**WHAT IS BEING ASKED**
Render the material from the line containing "How far do (177,368)" through the end of the material as a two-column CSV with the headers "text" and "answer". Give one row per entry, with each value in a single quoted field and any line breaks replaced by spaces.

**MATERIAL FOR THE TASK**
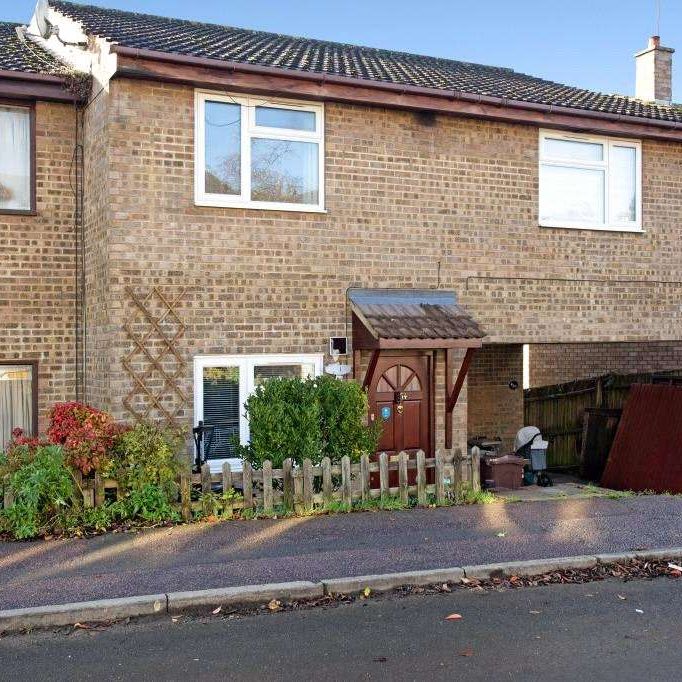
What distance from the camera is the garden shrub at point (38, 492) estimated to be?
27.4 feet

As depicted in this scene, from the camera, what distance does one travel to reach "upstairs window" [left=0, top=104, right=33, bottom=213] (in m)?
11.2

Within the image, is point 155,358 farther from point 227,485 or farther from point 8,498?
point 8,498

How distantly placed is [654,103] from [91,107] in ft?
34.6

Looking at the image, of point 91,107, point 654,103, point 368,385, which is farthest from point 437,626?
point 654,103

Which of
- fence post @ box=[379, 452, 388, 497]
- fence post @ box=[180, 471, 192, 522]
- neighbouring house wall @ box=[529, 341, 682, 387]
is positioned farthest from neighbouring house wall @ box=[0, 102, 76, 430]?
neighbouring house wall @ box=[529, 341, 682, 387]

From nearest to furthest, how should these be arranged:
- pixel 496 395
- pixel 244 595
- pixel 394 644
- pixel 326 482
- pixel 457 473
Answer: pixel 394 644 < pixel 244 595 < pixel 326 482 < pixel 457 473 < pixel 496 395

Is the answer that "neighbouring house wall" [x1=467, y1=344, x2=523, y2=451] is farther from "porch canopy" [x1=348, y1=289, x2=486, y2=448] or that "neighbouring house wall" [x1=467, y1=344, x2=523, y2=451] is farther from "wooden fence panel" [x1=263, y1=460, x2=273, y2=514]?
"wooden fence panel" [x1=263, y1=460, x2=273, y2=514]

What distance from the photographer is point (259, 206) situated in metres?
11.1

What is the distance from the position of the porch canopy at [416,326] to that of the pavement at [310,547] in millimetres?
2099

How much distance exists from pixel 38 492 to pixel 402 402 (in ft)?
17.2

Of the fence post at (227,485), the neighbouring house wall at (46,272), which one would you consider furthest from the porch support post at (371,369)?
the neighbouring house wall at (46,272)

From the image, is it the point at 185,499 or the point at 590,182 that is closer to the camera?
the point at 185,499

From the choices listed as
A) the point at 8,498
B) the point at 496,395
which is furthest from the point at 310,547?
the point at 496,395

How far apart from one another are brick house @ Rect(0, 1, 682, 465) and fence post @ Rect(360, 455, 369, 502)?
5.24 feet
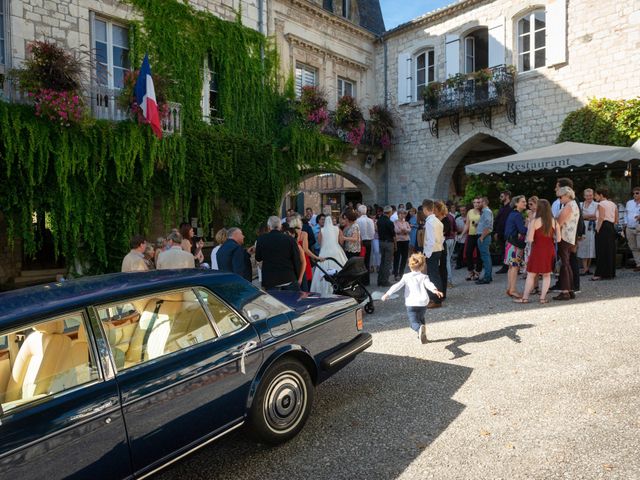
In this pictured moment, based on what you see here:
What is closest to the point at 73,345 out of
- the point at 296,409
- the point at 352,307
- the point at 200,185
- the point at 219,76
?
the point at 296,409

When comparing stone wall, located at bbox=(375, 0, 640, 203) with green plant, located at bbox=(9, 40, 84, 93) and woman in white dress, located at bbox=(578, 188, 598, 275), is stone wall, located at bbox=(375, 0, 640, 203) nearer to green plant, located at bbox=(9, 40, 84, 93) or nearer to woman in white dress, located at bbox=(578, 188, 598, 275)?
woman in white dress, located at bbox=(578, 188, 598, 275)

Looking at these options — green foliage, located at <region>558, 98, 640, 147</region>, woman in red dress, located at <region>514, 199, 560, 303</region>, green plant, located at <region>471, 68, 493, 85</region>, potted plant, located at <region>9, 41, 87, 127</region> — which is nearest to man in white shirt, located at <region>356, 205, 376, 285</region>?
woman in red dress, located at <region>514, 199, 560, 303</region>

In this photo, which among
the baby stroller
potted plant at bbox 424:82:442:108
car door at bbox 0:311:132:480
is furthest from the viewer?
potted plant at bbox 424:82:442:108

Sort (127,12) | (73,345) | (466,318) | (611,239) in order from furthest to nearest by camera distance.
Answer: (127,12) → (611,239) → (466,318) → (73,345)

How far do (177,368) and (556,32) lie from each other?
15499mm

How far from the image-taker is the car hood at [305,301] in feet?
12.8

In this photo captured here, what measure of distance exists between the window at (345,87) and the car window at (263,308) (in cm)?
1534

**EXERCISE ANSWER**
text,answer
"How far do (177,368) and (556,32) lie from each other?","15499mm"
"How far from the image-taker is the car hood at [305,301] in feet?","12.8"
"In this photo captured here, what measure of distance exists between the window at (345,87) and the car window at (263,308) (in cm)?","1534"